И нельзя сказать, что она ничего там не нашла. Капо Вонголы, дон Тимотео, тоже был под повязкой. И повязка эта была наложена тем же самым иллюзионистом. Но это была скорее новая проблема, чем помощь в решении старой.
Тсунаёши тогда было пятнадцать, и после этого она буквально озверела. Она металась по миру в поисках, расходовала всё своё пламя, не спала ночами, наблюдая за мафиози и заставляла Мукуро не спать, прикрывая её иллюзией. В конце концов последнему это надоело.
Вечер, Сицилия. В Японии они с Мукуро оба не были уже почти два месяца.
— Тсунаёши, давай поговорим. — иллюзионист опять очень серьёзен и мрачен, каким часто бывал в последние два года. Но разговор он начинает неуверенно.
— Что?
— Я понимаю, тебе очень хочется освободить твою мать от оков сознания.
— И?
— И я не считаю, что ты не должна к этому стремиться. — Голос звучит твёрже. — Но это уже слишком!
Тсунаёши, до этого спокойно сидевшая за компьютером, вскакивает и разворачивается к нему. Потом зло и холодно спрашивает:
— Что именно?
Мукуро сразу сбавляет тон.
— Ты когда в последний раз ела?
— Вчера.
Девочка чуть успокаивается, решив, что ей просто прочитают нотацию о том, что она должна больше заботиться о себе.

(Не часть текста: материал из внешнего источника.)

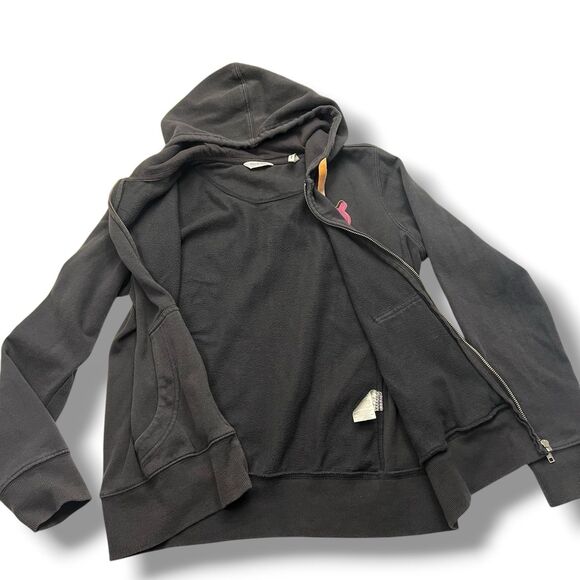 Peloton Women's Jacket Large Gray - Picture 3 of 9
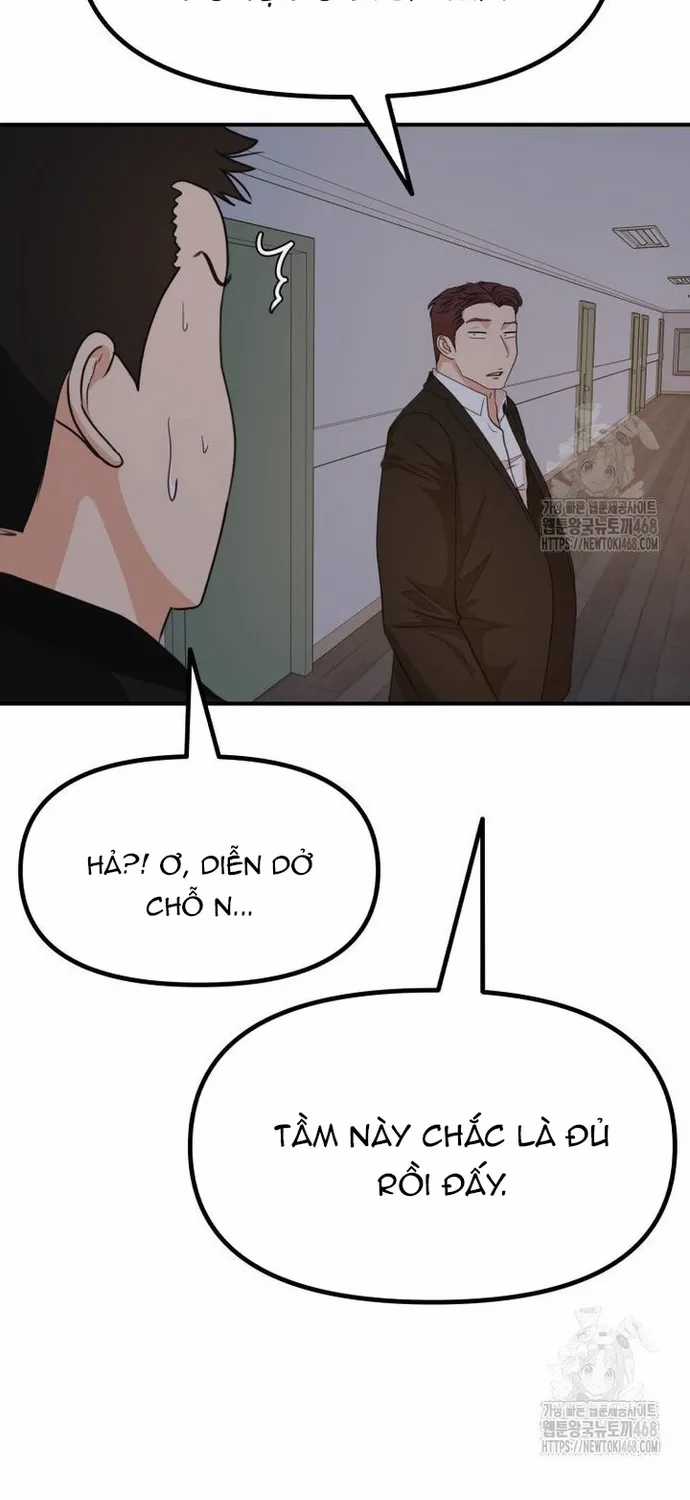 Bạn Trai Vệ Sĩ - Chapter 174 - Trang 31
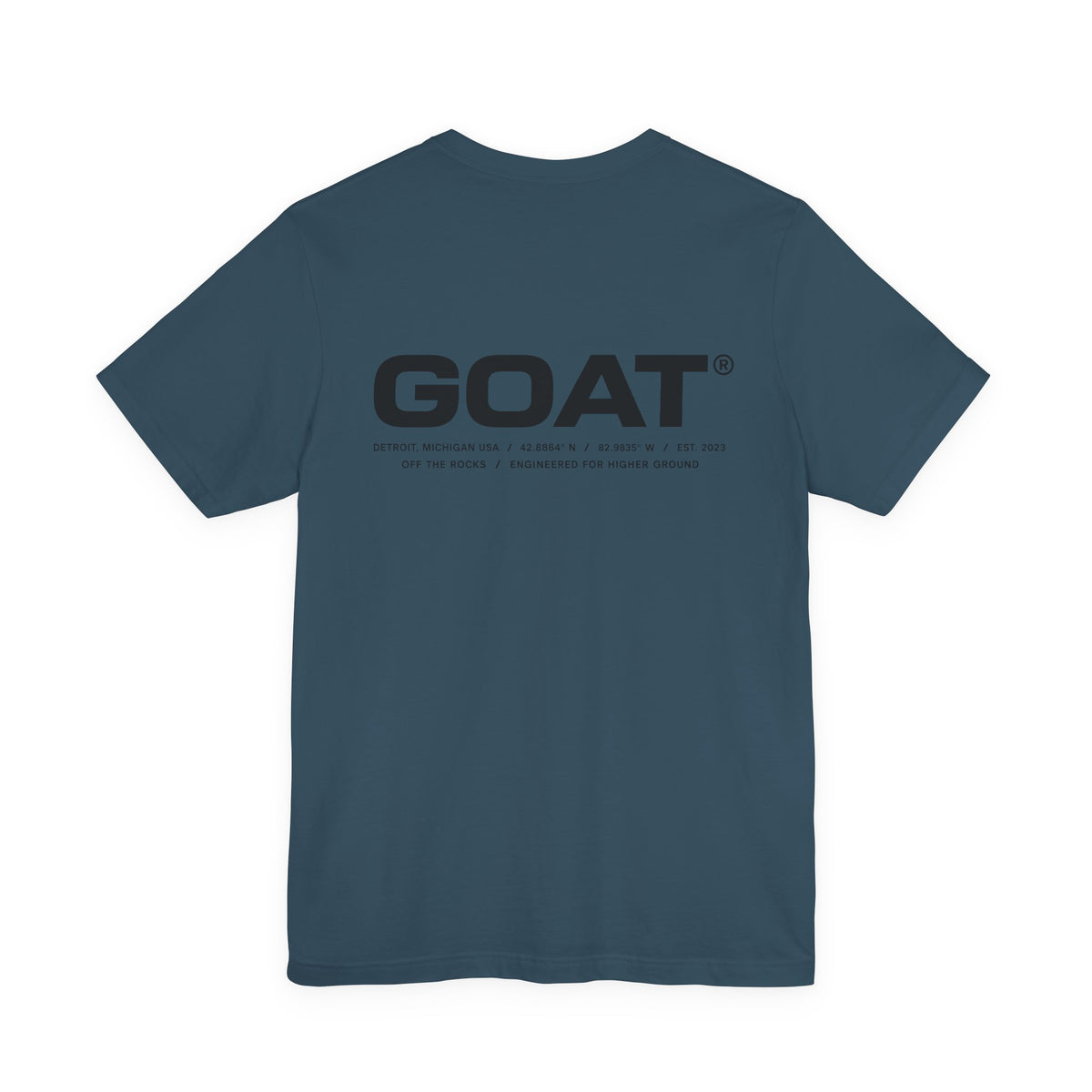 Daily Tee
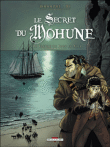 Le secret du Mohune, T2&nbsp;-&nbsp;Dominique Hé, Rodolphe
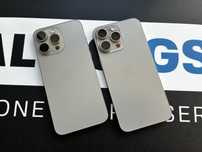 Jak Nowy Apple Iphone 15 Pro Max 256GB Natural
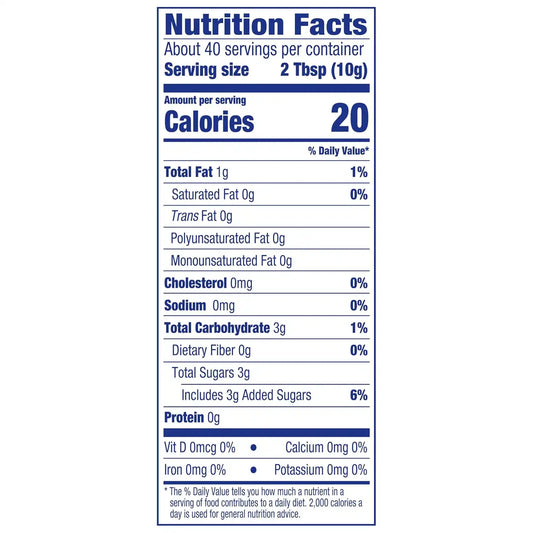 International Delight Cold Foam Coffee Creamer, French Vanilla Cold Foam Flavored Creamer, 14 OZ Can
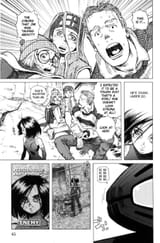 Battle Angel Alita - Last Order (Volume 01)_page-0064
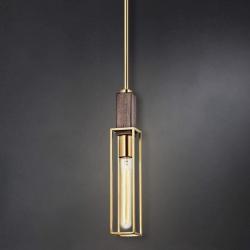 Motini Mini Pendant Light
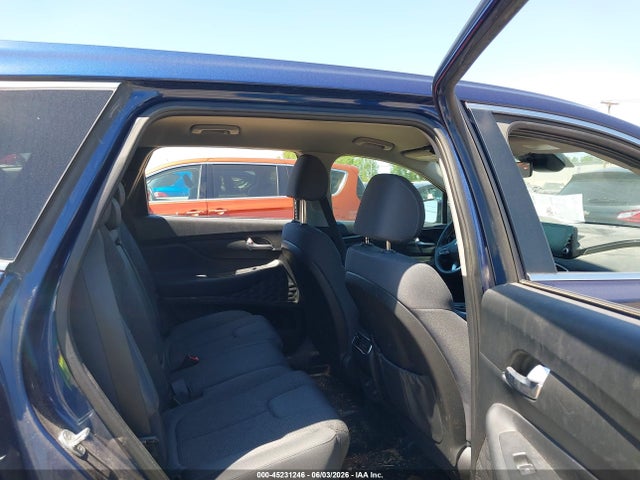 Aukcja sprzedaży 2021 Hyundai Santa Fe Se, vin: 5NMS1DAJ3MH346814, numer aukcji: 45231246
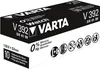 Hodinkové baterie Varta V392 1 kus Náhled obrázku produktu 13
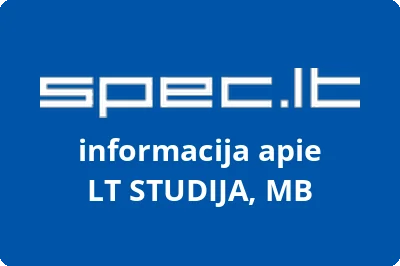 LT STUDIJA, MB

— А когда последний раз спала?
— Тебе какое дело?! Я не устала.
А по правде говоря, она уже не помнит.
— Тсунаёши, скажи мне пожалуйста, когда ты последний раз израсходовала всё своё пламя?
— Утром. Отвянь.
— Замечательно, а теперь напомни мне пожалуйста, какую боль и в каких местах ты испытываешь, выделяя горячее оранжевое пламя, и что происходит с тобой, когда ты расходуешь своё пламя полностью?
Девочка, успевшая сесть и продолжить свою работу, снова резко разворачивается и «кричит» самым громким шёпотом, на какой она только способна:
— Тебе какое дело?! Это моя боль, не твоя же! И пламя — моё! Распоряжаюсь ими, как хочу!!!
— Тсуна, тебе нельзя этого делать! Помнишь, что сказала та учёная на допросе? Если ты много расходуешь горячее пламя, ты можешь не выжить! То, что ты сейчас делаешь, не называется поисками спасения для твоей матери! Ты просто гробишь себя, Тсунаёши!!!
Тсуна мрачно смотрит на него, и зло спрашивает:
— И что же ты предлагаешь мне делать?